# [Ormskirk] Old primary School (whats left of it anyway)



## miffta (Feb 16, 2017)

I have known about this small location hidden away in ormskirk since i was a teen, we used to hang around in here when the weather was bad.
Im not 100% sure what it is. 
But I believe it to be, what remains of the former st Anne's primary school.
Its is only a small explore with what looks to be a kitchen, dining room, cloak room & girls & boys toilets.
If anyone local has any info/history please enlighten us. ​






















































































Thanks for looking​


----------



## smiler (Feb 16, 2017)

Nice little derelict building, I liked it, Thanks


----------



## Mikeymutt (Feb 16, 2017)

What a lovely little place with some nice decay.nice one


----------



## jsp77 (Feb 16, 2017)

that is a nice little place you have found, thanks for sharing


----------



## thorfrun (Feb 16, 2017)

Love the radiator shots, great


----------



## druid (Feb 19, 2017)

Certainly looks like an old school but it's not St Annes (building was still in use by the builders merchants last year)


----------



## miffta (Feb 20, 2017)

druid said:


> Certainly looks like an old school but it's not St Annes (building was still in use by the builders merchants last year)



Hi Druid this place is directly behind it, practically attached to it, that's what made me think, I know the old st Anne's building is in use & is a much older building than this, but figured this could've been some sort of extension.


----------



## druid (Feb 20, 2017)

That would make sense as the brickwork looks newer than the main building.

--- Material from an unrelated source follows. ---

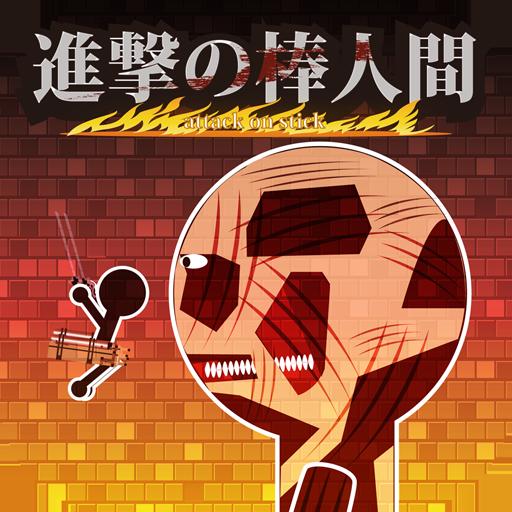 進撃の�.. file APK for Gaming PC/PS3/PS4 Smart TV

I remember there being a small cloakroom annexe at the back left corner but nothing going further behind that. A quick look on the modern aerial photos shows where you went. Perhaps it was partitioned when I saw it.
Nice find anyway


----------



## HughieD (Feb 20, 2017)

What a fab little 'secret' place' - great pix too.


----------



## Potter (Feb 20, 2017)

A very nice old find


----------



## abandonedclown (Jan 29, 2022)

hi can anyone tell me where abouts I can find this??


----------



## Tattyboo (Jan 30, 2022)

This is amazing. Love the coat hooks. Not been to this one tho local. To be honest, never known about this one. Lovely find.


----------



## Hayman (Jan 31, 2022)

Tattyboo said:


> This is amazing. Love the coat hooks. Not been to this one tho local. To be honest, never known about this one. Lovely find.

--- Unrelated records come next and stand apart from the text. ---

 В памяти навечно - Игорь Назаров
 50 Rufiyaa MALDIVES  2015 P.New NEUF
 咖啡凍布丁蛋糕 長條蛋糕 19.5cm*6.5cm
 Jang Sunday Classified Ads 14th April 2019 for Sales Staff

My thought too about the coat hooks. Nothing plastic in those days.


----------



## abandonedclown (Feb 27, 2022)

Hi, is this behind the timbers merchants on hants lane?? also how am j able to get access to it, it looks like a super cool place to explore


----------



## BikinGlynn (Mar 2, 2022)

abandonedclown said:


> Hi, is this behind the timbers merchants on hants lane?? also how am j able to get access to it, it looks like a super cool place to explore


Not really the done thing to ask directly for access info. 
The report is a few years old so the place may not even still b there but as u have figured out location the best thing would b go & have a look yourself


----------